Clients often ask for legal advice about “custody” arrangements for children. However, under the Family Law Act 1975 (Cth), the concept of “custody” no longer exists. Instead, when hearing an Application for parenting Orders the Family Law Courts must consider the issues of:-

1. the allocation of parental responsibility;
2. which parent (or significant person) the children should live with; and
3. which parent (or significant person) the children should spend time with.
It is important to note that in all decisions about children, the Court must have regard to the child’s best interests as the paramount consideration.

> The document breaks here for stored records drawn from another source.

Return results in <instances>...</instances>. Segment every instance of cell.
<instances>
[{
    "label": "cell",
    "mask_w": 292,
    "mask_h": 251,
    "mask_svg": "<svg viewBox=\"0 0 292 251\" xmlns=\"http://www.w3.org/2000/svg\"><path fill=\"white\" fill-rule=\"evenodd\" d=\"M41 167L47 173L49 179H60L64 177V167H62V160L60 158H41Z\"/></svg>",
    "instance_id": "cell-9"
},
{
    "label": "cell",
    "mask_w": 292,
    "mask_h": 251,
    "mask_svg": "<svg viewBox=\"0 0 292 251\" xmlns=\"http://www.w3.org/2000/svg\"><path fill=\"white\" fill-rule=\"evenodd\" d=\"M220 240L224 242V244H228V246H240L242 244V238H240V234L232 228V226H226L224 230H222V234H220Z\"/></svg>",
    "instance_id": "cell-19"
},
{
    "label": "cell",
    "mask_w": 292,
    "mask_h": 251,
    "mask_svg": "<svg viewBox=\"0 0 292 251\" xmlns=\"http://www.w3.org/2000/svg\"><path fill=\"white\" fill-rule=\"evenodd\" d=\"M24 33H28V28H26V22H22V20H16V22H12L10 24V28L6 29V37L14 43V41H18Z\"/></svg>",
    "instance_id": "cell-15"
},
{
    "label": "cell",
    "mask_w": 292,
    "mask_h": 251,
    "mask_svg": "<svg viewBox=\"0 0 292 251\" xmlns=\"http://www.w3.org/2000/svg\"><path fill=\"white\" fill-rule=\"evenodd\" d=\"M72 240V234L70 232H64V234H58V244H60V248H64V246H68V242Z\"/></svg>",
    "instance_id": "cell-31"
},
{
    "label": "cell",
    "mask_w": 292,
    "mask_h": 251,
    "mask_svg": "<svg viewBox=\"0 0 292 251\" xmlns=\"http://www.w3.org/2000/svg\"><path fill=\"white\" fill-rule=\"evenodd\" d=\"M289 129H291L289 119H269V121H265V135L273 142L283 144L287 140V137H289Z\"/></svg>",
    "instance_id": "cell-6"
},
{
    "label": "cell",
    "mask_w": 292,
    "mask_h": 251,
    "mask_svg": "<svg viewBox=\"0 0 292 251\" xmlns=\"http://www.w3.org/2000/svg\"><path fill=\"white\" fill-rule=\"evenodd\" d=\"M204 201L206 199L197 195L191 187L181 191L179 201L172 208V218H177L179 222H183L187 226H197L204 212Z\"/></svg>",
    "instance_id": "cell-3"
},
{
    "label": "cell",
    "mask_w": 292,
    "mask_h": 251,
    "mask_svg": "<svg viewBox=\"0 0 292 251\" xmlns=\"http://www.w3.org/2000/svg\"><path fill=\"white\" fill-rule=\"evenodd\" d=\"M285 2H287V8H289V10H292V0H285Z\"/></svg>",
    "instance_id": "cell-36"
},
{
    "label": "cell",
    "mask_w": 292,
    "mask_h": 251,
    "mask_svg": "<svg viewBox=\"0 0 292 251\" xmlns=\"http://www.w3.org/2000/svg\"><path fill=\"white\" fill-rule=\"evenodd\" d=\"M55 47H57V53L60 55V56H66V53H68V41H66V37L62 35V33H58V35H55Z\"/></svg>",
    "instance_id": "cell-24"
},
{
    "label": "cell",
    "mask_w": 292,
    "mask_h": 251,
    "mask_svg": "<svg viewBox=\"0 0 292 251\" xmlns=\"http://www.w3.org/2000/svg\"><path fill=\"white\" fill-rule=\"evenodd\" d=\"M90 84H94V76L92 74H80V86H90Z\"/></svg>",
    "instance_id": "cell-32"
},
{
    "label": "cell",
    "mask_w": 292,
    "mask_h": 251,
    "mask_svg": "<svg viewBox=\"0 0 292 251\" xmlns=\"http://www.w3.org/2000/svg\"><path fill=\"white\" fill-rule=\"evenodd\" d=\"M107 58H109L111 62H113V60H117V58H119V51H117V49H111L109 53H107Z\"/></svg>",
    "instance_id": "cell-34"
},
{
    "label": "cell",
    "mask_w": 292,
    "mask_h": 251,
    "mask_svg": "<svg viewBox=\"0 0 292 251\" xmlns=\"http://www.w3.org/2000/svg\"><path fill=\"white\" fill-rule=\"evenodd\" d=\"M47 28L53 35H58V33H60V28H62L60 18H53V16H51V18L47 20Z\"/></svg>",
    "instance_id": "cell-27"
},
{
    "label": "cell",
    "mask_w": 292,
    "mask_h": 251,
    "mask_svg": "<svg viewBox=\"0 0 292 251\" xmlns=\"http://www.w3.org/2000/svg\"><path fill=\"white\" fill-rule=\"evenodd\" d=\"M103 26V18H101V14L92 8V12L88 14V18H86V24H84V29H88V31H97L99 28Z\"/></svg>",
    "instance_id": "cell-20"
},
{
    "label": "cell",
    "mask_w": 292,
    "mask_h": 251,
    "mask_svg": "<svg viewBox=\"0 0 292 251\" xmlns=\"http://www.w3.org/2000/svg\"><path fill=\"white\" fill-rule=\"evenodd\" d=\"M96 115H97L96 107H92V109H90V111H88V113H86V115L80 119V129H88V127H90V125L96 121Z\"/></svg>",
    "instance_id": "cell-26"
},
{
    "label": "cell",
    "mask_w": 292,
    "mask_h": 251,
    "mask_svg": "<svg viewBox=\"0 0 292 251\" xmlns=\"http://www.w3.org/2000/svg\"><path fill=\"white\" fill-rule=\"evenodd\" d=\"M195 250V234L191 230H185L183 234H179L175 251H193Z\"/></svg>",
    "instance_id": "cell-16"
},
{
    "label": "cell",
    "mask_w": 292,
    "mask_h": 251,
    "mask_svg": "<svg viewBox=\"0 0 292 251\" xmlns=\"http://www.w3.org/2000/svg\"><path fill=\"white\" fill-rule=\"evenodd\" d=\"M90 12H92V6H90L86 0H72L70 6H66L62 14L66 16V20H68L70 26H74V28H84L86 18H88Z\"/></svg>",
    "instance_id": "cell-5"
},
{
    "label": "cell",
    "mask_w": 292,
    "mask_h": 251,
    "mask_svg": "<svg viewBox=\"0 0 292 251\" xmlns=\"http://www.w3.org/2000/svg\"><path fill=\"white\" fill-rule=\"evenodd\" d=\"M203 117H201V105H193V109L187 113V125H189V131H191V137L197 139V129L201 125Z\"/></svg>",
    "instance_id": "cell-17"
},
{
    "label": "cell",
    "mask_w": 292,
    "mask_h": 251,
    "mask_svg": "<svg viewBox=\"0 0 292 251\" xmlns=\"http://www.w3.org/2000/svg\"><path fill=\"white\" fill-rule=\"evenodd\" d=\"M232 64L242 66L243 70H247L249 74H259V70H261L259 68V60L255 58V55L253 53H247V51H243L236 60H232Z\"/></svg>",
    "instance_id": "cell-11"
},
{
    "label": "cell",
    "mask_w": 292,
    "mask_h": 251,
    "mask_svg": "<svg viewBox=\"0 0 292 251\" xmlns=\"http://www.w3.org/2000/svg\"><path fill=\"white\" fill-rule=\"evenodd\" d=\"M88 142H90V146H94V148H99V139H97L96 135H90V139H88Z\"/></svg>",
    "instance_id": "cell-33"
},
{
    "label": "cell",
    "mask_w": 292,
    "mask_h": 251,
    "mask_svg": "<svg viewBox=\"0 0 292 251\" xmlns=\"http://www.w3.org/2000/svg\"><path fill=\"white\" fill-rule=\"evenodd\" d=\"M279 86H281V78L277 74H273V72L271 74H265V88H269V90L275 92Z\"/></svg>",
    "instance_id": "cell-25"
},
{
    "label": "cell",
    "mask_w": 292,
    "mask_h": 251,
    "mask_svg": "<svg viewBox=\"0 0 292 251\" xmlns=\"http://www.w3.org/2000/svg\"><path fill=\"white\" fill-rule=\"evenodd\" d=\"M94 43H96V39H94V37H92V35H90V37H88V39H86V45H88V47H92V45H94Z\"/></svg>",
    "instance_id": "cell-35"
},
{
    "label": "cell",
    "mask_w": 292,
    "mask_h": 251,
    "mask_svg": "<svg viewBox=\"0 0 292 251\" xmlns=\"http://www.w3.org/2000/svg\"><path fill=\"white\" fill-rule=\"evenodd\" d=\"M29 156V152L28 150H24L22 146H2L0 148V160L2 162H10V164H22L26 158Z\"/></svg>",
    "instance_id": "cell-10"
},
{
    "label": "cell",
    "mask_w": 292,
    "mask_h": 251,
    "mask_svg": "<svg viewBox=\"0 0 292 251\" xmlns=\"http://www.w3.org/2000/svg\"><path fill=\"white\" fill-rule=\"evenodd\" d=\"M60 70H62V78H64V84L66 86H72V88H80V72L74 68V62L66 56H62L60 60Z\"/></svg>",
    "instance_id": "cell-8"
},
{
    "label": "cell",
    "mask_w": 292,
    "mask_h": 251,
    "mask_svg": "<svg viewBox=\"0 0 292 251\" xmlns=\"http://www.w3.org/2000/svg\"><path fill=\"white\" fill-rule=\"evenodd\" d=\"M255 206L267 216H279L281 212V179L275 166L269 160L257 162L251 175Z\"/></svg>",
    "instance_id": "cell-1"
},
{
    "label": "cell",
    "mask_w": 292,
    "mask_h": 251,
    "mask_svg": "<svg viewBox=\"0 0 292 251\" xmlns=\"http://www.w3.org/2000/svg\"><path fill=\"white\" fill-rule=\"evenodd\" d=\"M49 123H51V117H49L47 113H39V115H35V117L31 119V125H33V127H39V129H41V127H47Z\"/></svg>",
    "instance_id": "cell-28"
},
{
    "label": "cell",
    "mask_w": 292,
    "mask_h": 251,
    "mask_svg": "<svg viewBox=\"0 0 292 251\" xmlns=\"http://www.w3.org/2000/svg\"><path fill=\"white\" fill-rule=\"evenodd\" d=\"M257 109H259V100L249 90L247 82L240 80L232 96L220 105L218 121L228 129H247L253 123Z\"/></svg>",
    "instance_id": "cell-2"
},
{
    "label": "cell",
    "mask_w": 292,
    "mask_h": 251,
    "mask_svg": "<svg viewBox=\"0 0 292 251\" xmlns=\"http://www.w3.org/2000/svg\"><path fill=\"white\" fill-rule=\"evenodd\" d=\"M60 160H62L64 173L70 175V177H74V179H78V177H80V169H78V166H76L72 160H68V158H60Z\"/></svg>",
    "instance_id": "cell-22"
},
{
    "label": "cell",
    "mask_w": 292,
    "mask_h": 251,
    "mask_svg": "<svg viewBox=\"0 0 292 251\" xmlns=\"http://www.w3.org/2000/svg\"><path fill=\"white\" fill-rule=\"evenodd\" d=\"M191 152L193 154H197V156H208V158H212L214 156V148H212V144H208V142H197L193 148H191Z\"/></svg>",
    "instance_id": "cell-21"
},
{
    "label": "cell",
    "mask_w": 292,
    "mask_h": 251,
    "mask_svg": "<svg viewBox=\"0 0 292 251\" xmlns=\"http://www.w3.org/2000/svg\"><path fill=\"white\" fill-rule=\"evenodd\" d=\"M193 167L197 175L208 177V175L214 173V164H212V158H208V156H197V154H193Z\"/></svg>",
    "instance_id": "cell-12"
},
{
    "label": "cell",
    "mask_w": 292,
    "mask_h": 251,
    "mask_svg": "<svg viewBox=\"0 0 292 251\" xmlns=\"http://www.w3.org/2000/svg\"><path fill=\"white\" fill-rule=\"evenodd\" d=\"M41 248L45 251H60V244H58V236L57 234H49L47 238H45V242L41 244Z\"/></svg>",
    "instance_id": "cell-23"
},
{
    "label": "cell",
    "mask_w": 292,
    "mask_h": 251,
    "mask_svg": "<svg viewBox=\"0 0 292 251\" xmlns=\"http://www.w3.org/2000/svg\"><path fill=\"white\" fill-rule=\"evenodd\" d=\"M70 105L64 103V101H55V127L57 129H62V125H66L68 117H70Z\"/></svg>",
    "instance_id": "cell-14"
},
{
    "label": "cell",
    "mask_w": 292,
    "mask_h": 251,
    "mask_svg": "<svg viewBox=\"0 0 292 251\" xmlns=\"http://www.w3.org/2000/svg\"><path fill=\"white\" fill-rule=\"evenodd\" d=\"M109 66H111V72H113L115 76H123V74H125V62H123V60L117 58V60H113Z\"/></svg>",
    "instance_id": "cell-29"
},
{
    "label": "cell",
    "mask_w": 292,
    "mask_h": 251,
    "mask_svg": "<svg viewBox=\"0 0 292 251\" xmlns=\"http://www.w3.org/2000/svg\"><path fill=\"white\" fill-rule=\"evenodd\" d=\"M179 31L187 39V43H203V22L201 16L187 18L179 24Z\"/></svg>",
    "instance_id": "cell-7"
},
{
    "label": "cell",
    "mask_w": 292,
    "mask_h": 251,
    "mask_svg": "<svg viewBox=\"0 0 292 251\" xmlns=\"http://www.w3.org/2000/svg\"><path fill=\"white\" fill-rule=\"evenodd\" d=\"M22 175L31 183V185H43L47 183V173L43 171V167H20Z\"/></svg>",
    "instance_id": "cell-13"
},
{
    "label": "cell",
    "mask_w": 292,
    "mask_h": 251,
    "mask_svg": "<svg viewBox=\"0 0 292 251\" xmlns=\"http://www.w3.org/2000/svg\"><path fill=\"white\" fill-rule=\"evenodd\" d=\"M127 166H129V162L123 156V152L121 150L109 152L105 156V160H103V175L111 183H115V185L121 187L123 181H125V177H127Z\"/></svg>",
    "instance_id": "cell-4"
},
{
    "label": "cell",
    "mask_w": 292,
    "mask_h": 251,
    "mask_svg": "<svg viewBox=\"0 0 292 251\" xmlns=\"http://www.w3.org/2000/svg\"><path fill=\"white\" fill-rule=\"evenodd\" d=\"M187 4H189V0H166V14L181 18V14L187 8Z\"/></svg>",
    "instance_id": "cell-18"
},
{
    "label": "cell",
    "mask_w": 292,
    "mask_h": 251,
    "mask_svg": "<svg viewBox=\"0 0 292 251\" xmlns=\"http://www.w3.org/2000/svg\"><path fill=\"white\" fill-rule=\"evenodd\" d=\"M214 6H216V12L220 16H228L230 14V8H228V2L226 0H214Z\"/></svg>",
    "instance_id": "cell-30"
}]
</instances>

In determining parenting disputes on a final basis, the Court must first determine the issue of the allocation of parental responsibility. This is colloquially called “guardianship”. This is the responsibility to make important long term decisions about children, such as decisions about their education, medical treatment and religious upbringing.  Commonly, parents will be ordered to have equal shared parental responsibility with respect to the children, requiring such decisions to be made together. In certain defined circumstances, (including where there is significant domestic violence) the Courts can award one parent sole parental responsibility for the children. This enables that parent to make such decisions about children to the exclusion of the other parent.

The Court must then determine the issues of which parent the children should live with. Depending on the individual circumstances of the case, the Courts can Order that the children:-

1. Are to live with both parents (such as by living with one parent for one week and the other parent for the next week);
2. Are to live with one parent and spend substantial and significant time with the other parent (such by living with one parent and spending time with the other parent on specified occasions, commonly including every second weekend, half of school holidays and special occasions);
3. Are to live with one parent and spend no time with the other parent. This occurs in very few circumstances.

Given the misconceptions about Family Law in Australia, it is important that parties seek independent legal advice about parenting disputes before formalising any short term or final agreements, or before they commence or respond to Court proceedings.